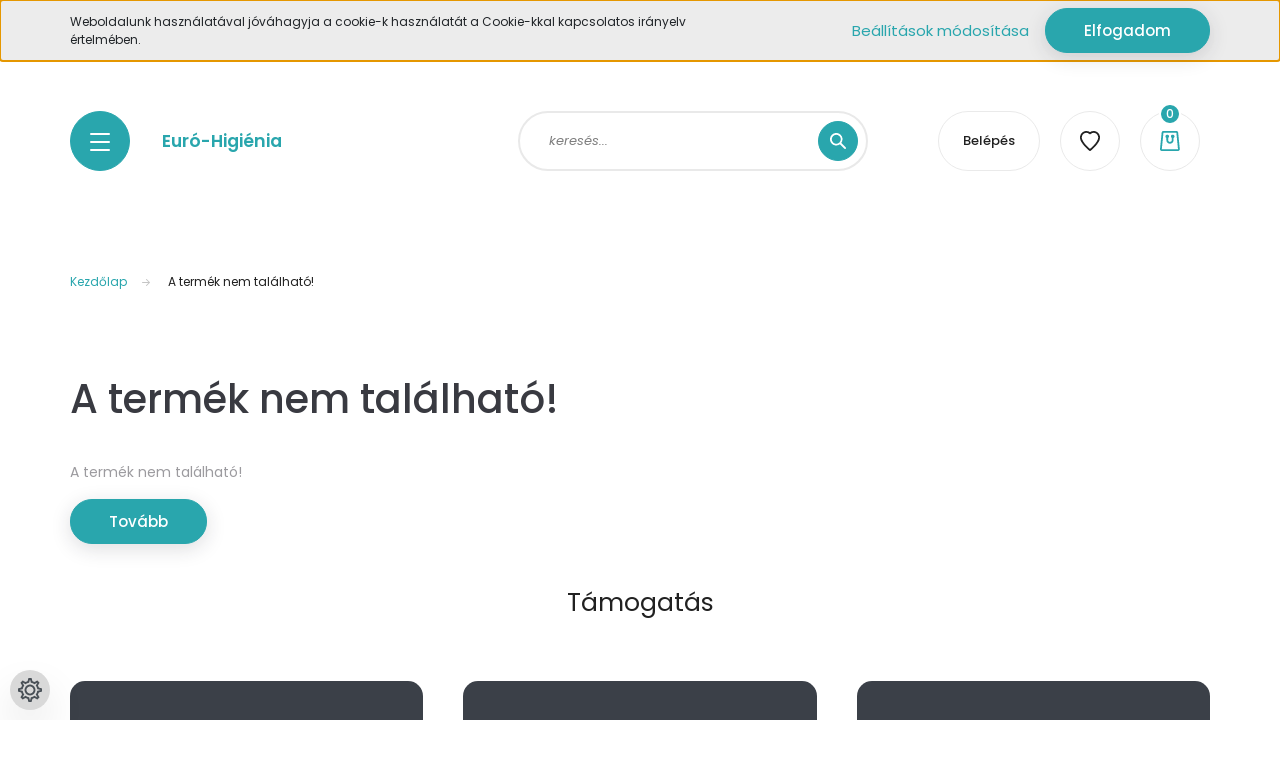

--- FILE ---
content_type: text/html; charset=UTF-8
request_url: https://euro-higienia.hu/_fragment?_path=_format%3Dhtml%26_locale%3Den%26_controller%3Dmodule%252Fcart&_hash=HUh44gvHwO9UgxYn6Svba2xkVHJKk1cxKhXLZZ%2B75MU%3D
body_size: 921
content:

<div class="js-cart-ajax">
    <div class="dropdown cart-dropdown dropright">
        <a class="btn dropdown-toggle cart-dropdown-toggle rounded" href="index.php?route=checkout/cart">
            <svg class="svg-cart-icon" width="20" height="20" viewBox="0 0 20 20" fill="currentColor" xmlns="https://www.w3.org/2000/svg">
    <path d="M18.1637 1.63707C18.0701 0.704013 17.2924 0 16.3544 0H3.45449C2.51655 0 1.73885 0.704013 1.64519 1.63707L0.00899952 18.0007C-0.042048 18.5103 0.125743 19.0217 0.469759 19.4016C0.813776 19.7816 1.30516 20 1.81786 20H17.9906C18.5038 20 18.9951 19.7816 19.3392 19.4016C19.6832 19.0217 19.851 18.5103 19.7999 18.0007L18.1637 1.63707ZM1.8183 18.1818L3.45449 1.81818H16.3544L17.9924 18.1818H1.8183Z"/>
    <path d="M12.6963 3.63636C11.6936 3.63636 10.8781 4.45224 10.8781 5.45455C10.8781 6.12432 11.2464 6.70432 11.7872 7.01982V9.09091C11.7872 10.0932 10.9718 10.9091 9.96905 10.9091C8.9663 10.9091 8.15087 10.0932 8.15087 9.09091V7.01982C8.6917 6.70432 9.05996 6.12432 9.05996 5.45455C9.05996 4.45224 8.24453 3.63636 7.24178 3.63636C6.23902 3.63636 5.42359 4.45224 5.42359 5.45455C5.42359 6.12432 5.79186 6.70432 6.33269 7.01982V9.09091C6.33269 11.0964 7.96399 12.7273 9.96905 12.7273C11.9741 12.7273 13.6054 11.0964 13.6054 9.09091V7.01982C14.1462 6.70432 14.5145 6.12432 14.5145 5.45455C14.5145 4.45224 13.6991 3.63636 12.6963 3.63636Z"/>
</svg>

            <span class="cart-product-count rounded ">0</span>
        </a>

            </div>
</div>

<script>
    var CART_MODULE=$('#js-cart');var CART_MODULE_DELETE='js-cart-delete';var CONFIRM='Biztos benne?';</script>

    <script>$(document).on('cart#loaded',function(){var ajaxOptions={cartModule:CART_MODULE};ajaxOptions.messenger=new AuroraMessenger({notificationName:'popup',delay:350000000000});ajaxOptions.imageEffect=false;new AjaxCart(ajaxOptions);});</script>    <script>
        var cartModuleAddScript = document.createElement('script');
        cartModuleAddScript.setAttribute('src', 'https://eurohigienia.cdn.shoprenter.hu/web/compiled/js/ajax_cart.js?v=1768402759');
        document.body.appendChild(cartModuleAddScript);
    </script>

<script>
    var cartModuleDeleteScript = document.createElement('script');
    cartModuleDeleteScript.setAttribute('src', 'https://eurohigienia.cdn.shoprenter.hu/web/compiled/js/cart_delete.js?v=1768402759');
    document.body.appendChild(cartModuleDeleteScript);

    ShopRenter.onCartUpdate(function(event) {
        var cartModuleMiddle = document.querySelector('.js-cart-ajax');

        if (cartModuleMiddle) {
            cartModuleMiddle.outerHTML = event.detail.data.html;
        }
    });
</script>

What you need to do: Excluding the pictures, output every entry above without alteration.

Solution to this exercise:
--- FILE ---
content_type: text/html; charset=UTF-8
request_url: https://euro-higienia.hu/_fragment?_path=_format%3Dhtml%26_locale%3Den%26_controller%3Dmodule%252Fcart&_hash=HUh44gvHwO9UgxYn6Svba2xkVHJKk1cxKhXLZZ%2B75MU%3D
body_size: 921
content:

<div class="js-cart-ajax">
    <div class="dropdown cart-dropdown dropright">
        <a class="btn dropdown-toggle cart-dropdown-toggle rounded" href="index.php?route=checkout/cart">
            <svg class="svg-cart-icon" width="20" height="20" viewBox="0 0 20 20" fill="currentColor" xmlns="https://www.w3.org/2000/svg">
    <path d="M18.1637 1.63707C18.0701 0.704013 17.2924 0 16.3544 0H3.45449C2.51655 0 1.73885 0.704013 1.64519 1.63707L0.00899952 18.0007C-0.042048 18.5103 0.125743 19.0217 0.469759 19.4016C0.813776 19.7816 1.30516 20 1.81786 20H17.9906C18.5038 20 18.9951 19.7816 19.3392 19.4016C19.6832 19.0217 19.851 18.5103 19.7999 18.0007L18.1637 1.63707ZM1.8183 18.1818L3.45449 1.81818H16.3544L17.9924 18.1818H1.8183Z"/>
    <path d="M12.6963 3.63636C11.6936 3.63636 10.8781 4.45224 10.8781 5.45455C10.8781 6.12432 11.2464 6.70432 11.7872 7.01982V9.09091C11.7872 10.0932 10.9718 10.9091 9.96905 10.9091C8.9663 10.9091 8.15087 10.0932 8.15087 9.09091V7.01982C8.6917 6.70432 9.05996 6.12432 9.05996 5.45455C9.05996 4.45224 8.24453 3.63636 7.24178 3.63636C6.23902 3.63636 5.42359 4.45224 5.42359 5.45455C5.42359 6.12432 5.79186 6.70432 6.33269 7.01982V9.09091C6.33269 11.0964 7.96399 12.7273 9.96905 12.7273C11.9741 12.7273 13.6054 11.0964 13.6054 9.09091V7.01982C14.1462 6.70432 14.5145 6.12432 14.5145 5.45455C14.5145 4.45224 13.6991 3.63636 12.6963 3.63636Z"/>
</svg>

            <span class="cart-product-count rounded ">0</span>
        </a>

            </div>
</div>

<script>
    var CART_MODULE=$('#js-cart');var CART_MODULE_DELETE='js-cart-delete';var CONFIRM='Biztos benne?';</script>

    <script>$(document).on('cart#loaded',function(){var ajaxOptions={cartModule:CART_MODULE};ajaxOptions.messenger=new AuroraMessenger({notificationName:'popup',delay:350000000000});ajaxOptions.imageEffect=false;new AjaxCart(ajaxOptions);});</script>    <script>
        var cartModuleAddScript = document.createElement('script');
        cartModuleAddScript.setAttribute('src', 'https://eurohigienia.cdn.shoprenter.hu/web/compiled/js/ajax_cart.js?v=1768402759');
        document.body.appendChild(cartModuleAddScript);
    </script>

<script>
    var cartModuleDeleteScript = document.createElement('script');
    cartModuleDeleteScript.setAttribute('src', 'https://eurohigienia.cdn.shoprenter.hu/web/compiled/js/cart_delete.js?v=1768402759');
    document.body.appendChild(cartModuleDeleteScript);

    ShopRenter.onCartUpdate(function(event) {
        var cartModuleMiddle = document.querySelector('.js-cart-ajax');

        if (cartModuleMiddle) {
            cartModuleMiddle.outerHTML = event.detail.data.html;
        }
    });
</script>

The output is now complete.